Tarefas solicitadas
- A) Retorne sem nenhuma alteração a parte do texto sobre os leitos de UTI que vai de "Na média nacional, o" até "para essa questão.".
- B) No texto sobre os leitos de UTI, quantos leitos de UTI o SUS oferece, na média nacional, para cada 10 mil habitantes?
- C) Continue o texto sobre a ocupação dos leitos de UTI a partir do ponto em que ele termina.

Trecho do documento

----------------------------------------

Apesar de a ocupação dos leitos de UTI no Sistema Único de Saúde (SUS) estar perto do limite em vários estados, administradores de hospitais privados afirmam que o Ministério da Saúde e os governos estaduais estão sendo lentos em tomar a iniciativa de procurá-los em busca de vagas.
Segundo Adelvânio Francisco Morato, presidente da Federação Brasileira de Hospitais (FBH), que reúne 4.200 instituições no país, a ociosidade média nos leitos de UTI do sistema privado é de 50% –o que garantiria uma boa retaguarda quando os casos aumentarem.
A folga na rede é atribuída ao fato de os hospitais privados terem sido os primeiros a atender os casos de pacientes com coronavírus, principalmente os de maior poder aquisitivo que vieram do exterior infectados.
Essa onda já passou, e como os clientes de planos de saúde têm geralmente mais condições financeiras para permanecer em isolamento social, eles estariam ficando menos doentes nessa fase da epidemia –que passou a afetar com mais força a população de menor renda.
Além de ter proporcionalmente mais leitos que o SUS, a rede privada também tinha uma taxa de ocupação de UTIs menor antes da crise –de 80%, ante 95% no sistema público. No SUS, praticamente já não existe espaço em alguns grandes hospitais de São Paulo, nem nos de cidades como Manaus, Fortaleza, Recife e Rio de Janeiro.
Na média nacional, o SUS conta com 1,4 leito de UTI para cada 10 mil habitantes, sendo que estados no Norte e Nordeste têm menos do que isso. No setor privado, a média salta a 4,9 por 10 mil segurados, segundo dados da Associação de Medicina Intensiva Brasileira (Amib).
“Já mandamos alguns ofícios ao Ministério da Saúde pedindo um planejamento mínimo para suprir uma demanda que certamente virá, mas não tivemos resposta”, diz Morato, da FBH. Ele atribui à disputa política envolvendo o governo federal e vários governadores a falta de entendimento até agora para essa questão.

----------------------------------------

Informações fornecidas
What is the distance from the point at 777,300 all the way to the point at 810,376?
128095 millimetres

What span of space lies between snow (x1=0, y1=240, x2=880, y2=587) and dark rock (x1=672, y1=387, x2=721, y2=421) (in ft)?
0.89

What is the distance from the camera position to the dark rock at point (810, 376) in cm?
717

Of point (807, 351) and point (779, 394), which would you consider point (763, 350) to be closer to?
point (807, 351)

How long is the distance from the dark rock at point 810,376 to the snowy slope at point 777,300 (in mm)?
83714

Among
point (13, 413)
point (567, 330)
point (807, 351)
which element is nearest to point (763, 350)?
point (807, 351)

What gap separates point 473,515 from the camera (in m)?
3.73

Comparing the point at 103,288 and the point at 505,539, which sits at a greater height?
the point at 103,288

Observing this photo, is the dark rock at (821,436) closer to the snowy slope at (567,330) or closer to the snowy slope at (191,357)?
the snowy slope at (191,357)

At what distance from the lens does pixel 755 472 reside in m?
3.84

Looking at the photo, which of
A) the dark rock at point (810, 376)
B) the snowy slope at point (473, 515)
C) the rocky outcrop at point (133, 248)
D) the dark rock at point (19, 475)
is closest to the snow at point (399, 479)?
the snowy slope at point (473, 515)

----------------------------------------

Respostas das tarefas
- A)
Na média nacional, o SUS conta com 1,4 leito de UTI para cada 10 mil habitantes, sendo que estados no Norte e Nordeste têm menos do que isso. No setor privado, a média salta a 4,9 por 10 mil segurados, segundo dados da Associação de Medicina Intensiva Brasileira (Amib).
“Já mandamos alguns ofícios ao Ministério da Saúde pedindo um planejamento mínimo para suprir uma demanda que certamente virá, mas não tivemos resposta”, diz Morato, da FBH. Ele atribui à disputa política envolvendo o governo federal e vários governadores a falta de entendimento até agora para essa questão.

- B) 1,4 leito de UTI para cada 10 mil habitantes.

- C)
Já o presidente de um dos maiores hospitais privados de São Paulo, que prefere não ser identificado, diz que a discussão sobre o uso de leitos privados pelo SUS está desconexa e contaminada por um debate politizado.
Em nota, o Ministério da Saúde diz que estuda diversas possibilidades para atendimento da população no SUS. “O uso de leitos de hospitais particulares é uma das ações que ainda estão em análise para serem adotadas de acordo com a evolução da doença no país”, informa a pasta.
Segundo Morato, não há motivos para esperar essas tratativas quando, por se tratar de uma doença altamente infecciosa, será preciso delimitar meticulosamente áreas inteiras de hospitais particulares que vierem a ser utilizadas pelo SUS –o que levará tempo quando isso for decidido.
A Associação Nacional de Hospitais Privados (Anahp), que reúne 122 hospitais e entidades filantrópicas, também informa que ainda não foi procurada pelo Ministério da Saúde para negociação de leitos e que está à disposição da pasta. “A requisição pode ocorrer quando houver uma necessidade concreta, mas deve ser feita de uma maneira harmoniosa, acordada por ambas as partes”, diz a entidade.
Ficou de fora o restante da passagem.